Spatial reasoning question data:

•••••

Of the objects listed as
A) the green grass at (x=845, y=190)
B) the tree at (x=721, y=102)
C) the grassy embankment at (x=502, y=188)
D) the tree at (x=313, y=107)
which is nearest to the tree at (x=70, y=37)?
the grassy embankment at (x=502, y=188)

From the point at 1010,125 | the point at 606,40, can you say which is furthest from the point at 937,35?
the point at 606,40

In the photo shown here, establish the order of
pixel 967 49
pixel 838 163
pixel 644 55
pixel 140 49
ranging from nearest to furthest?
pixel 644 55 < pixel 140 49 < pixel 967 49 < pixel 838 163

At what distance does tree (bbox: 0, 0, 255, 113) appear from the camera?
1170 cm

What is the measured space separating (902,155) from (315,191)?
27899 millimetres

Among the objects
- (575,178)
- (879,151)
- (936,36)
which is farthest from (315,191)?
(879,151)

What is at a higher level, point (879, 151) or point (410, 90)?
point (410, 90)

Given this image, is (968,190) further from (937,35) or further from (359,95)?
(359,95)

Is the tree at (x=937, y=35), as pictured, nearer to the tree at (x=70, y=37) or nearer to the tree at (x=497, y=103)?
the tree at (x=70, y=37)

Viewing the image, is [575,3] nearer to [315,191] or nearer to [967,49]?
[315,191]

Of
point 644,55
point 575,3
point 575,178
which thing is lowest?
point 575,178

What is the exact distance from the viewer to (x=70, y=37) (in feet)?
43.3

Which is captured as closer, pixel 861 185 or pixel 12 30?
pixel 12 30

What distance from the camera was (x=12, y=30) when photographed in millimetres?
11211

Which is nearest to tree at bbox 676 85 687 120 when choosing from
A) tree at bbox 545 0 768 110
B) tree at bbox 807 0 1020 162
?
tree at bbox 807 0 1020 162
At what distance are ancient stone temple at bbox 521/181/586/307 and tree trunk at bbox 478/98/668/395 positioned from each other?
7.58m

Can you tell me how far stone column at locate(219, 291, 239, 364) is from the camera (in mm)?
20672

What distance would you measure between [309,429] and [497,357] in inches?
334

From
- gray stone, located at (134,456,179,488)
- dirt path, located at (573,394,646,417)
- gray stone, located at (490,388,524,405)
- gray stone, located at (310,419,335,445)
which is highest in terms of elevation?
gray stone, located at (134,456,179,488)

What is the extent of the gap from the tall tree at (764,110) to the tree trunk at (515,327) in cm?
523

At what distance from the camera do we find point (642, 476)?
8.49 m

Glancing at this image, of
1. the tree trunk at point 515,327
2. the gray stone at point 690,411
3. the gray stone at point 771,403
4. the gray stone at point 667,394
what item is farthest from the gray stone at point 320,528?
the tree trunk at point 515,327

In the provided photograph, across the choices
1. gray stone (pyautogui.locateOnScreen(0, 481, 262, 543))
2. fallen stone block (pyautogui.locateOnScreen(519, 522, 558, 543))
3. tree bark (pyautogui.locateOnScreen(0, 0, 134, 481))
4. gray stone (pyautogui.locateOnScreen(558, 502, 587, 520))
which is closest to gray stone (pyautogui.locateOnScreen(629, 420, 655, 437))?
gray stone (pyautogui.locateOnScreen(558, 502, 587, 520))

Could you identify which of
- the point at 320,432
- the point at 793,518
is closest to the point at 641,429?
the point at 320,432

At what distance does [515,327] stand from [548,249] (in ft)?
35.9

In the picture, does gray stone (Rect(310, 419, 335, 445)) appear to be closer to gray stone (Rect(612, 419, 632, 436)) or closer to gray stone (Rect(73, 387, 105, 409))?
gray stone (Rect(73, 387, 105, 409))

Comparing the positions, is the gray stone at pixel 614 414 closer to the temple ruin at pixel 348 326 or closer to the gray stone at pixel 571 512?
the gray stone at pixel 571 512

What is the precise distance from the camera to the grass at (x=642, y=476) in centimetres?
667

•••••

Return every entry verbatim.

Answer to the exercise:
Of the objects listed as
A) the green grass at (x=845, y=190)
B) the tree at (x=721, y=102)
C) the grassy embankment at (x=502, y=188)
D) the tree at (x=313, y=107)
which is nearest to the tree at (x=70, y=37)?
the grassy embankment at (x=502, y=188)

From the point at 1010,125 | the point at 606,40, can you say which is furthest from the point at 937,35?
the point at 606,40

In the photo shown here, establish the order of
pixel 967 49
pixel 838 163
pixel 644 55
pixel 140 49
ranging from nearest to furthest?
pixel 644 55 < pixel 140 49 < pixel 967 49 < pixel 838 163

At what distance does tree (bbox: 0, 0, 255, 113) appear from the camera?
1170 cm

What is the measured space separating (902,155) from (315,191)?
27899 millimetres

Among the objects
- (575,178)
- (879,151)
- (936,36)
which is farthest from (315,191)?
(879,151)

What is at a higher level, point (879, 151) or point (410, 90)?
point (410, 90)

Given this image, is (968,190) further from (937,35) or further from (359,95)?
(359,95)

Is the tree at (x=937, y=35), as pictured, nearer to the tree at (x=70, y=37) or nearer to the tree at (x=497, y=103)?
the tree at (x=70, y=37)

Viewing the image, is [575,3] nearer to [315,191] or nearer to [967,49]?
[315,191]

Of
point 644,55
point 575,3
point 575,178
which thing is lowest?
point 575,178

What is the exact distance from the viewer to (x=70, y=37) (in feet)?
43.3

Which is captured as closer, pixel 861 185 or pixel 12 30?
pixel 12 30

What distance from the camera was (x=12, y=30) when photographed in millimetres?
11211

Which is nearest to tree at bbox 676 85 687 120 when choosing from
A) tree at bbox 545 0 768 110
B) tree at bbox 807 0 1020 162
?
tree at bbox 807 0 1020 162
At what distance are ancient stone temple at bbox 521/181/586/307 and tree trunk at bbox 478/98/668/395 positioned from each other?
7.58m

Can you tell me how far stone column at locate(219, 291, 239, 364) is from the camera (in mm)?
20672

What distance would you measure between [309,429] and [497,357] in inches?
334

From
- gray stone, located at (134,456,179,488)
- dirt path, located at (573,394,646,417)
- gray stone, located at (490,388,524,405)
- gray stone, located at (310,419,335,445)
which is highest in terms of elevation?
gray stone, located at (134,456,179,488)

What is the extent of the gap from the tall tree at (764,110) to the tree trunk at (515,327) in cm?
523

At what distance from the camera do we find point (642, 476)?
8.49 m

Glancing at this image, of
1. the tree trunk at point 515,327
2. the gray stone at point 690,411
3. the gray stone at point 771,403
4. the gray stone at point 667,394
what item is farthest from the gray stone at point 320,528?
the tree trunk at point 515,327

In the provided photograph, across the choices
1. gray stone (pyautogui.locateOnScreen(0, 481, 262, 543))
2. fallen stone block (pyautogui.locateOnScreen(519, 522, 558, 543))
3. tree bark (pyautogui.locateOnScreen(0, 0, 134, 481))
4. gray stone (pyautogui.locateOnScreen(558, 502, 587, 520))
which is closest to gray stone (pyautogui.locateOnScreen(629, 420, 655, 437))?
gray stone (pyautogui.locateOnScreen(558, 502, 587, 520))

Could you identify which of
- the point at 320,432
- the point at 793,518
is closest to the point at 641,429?
the point at 320,432

At what distance does [515,327] stand from [548,249] (in ft)?
35.9

In the picture, does gray stone (Rect(310, 419, 335, 445)) appear to be closer to gray stone (Rect(612, 419, 632, 436)) or closer to gray stone (Rect(73, 387, 105, 409))?
gray stone (Rect(73, 387, 105, 409))

Comparing the positions, is the gray stone at pixel 614 414 closer to the temple ruin at pixel 348 326 or closer to the gray stone at pixel 571 512?
the gray stone at pixel 571 512

What is the precise distance from the camera to the grass at (x=642, y=476) in centimetres?
667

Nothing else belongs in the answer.